Metaphors are multiplying as fiscal cliff discussions continue. Resolving the issue by the Dec. 31 deadline seems unlikely, yet it could be a fiscal bungee jump if legislators “go over, but there is a deal in the making,” said Jared Bernstein, senior fellow at the Center on Budget and Policy Priorities.
“If we go over and stay over, I suspect the economy will have a negative effect quickly, with the unemployment rate starting to rise as soon as the first quarter of 2013,” said Bernstein. He spoke at a Dec. 13 press teleconference sponsored by New America Media.
Unemployment is not getting as much attention as it should in Washington, according to Bernstein. “There is a real lack of recognition among negotiators that there is a problem out there.”
If more people had jobs and revenue, the tax base would be better, and the strain on social services would lessen. Yet “some people are not looking outside of their own situations,” he said. “They have good jobs and don’t know many people who don’t.”
There are detailed, complex things that need more time and discussion, and then there are simpler things that could be resolved quickly.
Letting the tax cuts expire now should be one of the simpler things, according to Bernstein. It would not have to affect middle-class earners until they file their 2013 taxes in April of 2014, and Congress could hold off on adjusting withholding in order not to shrink people’s take-home pay. They could then repeal the middle-class tax hikes before April 2014.
“We really have to walk and chew gum at the same time,” said Bernstein.
Complicated things include adjusting Medicare and changing how cost-of-living increases are calculated for Social Security recipients. Those things should be worked out thoughtfully over time, according to Bernstein.

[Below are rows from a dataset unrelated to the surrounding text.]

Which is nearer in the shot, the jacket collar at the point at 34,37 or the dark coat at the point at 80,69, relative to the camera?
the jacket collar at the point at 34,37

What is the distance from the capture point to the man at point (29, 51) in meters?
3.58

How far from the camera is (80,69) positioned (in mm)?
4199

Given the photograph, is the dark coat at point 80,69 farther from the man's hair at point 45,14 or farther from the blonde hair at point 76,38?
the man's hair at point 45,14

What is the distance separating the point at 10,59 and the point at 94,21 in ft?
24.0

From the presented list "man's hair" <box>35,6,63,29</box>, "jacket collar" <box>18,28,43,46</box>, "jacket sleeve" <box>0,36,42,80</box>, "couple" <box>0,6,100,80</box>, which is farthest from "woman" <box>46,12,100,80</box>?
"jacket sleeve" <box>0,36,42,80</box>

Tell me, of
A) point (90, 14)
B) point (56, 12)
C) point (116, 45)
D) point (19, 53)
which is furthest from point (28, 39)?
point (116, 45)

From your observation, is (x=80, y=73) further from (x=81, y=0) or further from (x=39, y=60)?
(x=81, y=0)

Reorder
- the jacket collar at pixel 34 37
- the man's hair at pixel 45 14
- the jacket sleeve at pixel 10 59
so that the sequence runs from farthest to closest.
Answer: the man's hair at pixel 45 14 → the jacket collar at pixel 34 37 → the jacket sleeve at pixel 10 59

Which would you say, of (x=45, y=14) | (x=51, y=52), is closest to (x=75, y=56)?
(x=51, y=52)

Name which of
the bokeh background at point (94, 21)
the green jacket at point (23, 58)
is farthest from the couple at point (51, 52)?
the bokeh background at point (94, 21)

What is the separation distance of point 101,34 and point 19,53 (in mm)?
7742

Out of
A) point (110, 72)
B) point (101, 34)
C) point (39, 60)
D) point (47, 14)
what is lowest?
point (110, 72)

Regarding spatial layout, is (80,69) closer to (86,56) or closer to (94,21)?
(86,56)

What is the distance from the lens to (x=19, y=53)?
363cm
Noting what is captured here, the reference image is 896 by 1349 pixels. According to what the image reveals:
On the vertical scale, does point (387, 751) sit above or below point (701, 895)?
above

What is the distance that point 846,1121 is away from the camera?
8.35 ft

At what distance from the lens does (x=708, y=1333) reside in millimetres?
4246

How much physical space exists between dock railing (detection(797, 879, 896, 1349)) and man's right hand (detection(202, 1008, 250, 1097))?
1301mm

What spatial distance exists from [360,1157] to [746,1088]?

Bernstein said that raising the age for Medicare eligibility is a pointless and cruel example of cost shifting, forcing relatively healthy younger seniors into private plans and out of the more efficient Medicare plan. They will pay more and possibly receive less care, while Medicare will not save much.
What is called the “fiscal cliff” is the law of the land—legislation passed by Congress and signed by the president—according to Bernstein. It would cause temporary tax cuts that began in 2001 to expire, one year after they were first set to expire. It would also end a number of other programs that help people deal with the recession, including a 2 percent payroll tax cut and extended unemployment insurance.
“We can’t deal with things clearly and simply in Washington, so we have to give it an obfuscating name—sequestration,” said Bernstein.
The fiscal cliff means about $500 billion in spending cuts, “a very big deal—if it lasted, it would take about 4 percent of GDP and throw the country back into recession,” said Bernstein.
America is in an unsustainable financial situation and needs deficit reduction through spending cuts and revenue production. “Balance is critical,” said Bernstein.
In federal spending, there are two major types: mandatory and discretionary. Social Security and Medicare benefits are mandatory, or legally required. Certain defense spending is also mandatory.
Discretionary nondefense, domestic spending is what is on the chopping block in deficit reduction talks, according to Bernstein, yet it has already been cut and includes important programs such as Pell Grants, Head Start, food safety programs, homelessness prevention, infrastructure, and WIC, which is nutritional support for poor mothers and children under 5 years old.
“We already gave at the office,” said Bernstein, referring to $1.5 trillion in spending cuts—$1.7 trillion counting interest payments—that have already been legislated.
In his opinion, what is going on now is “pure political malpractice,” risking economic recovery and placing the most vulnerable Americans at risk.
The fiscal cliff, slope, or bungee jump can be fixed, however. “All is impermanence. What is legislated by one Congress can be changed by another,” said Bernstein.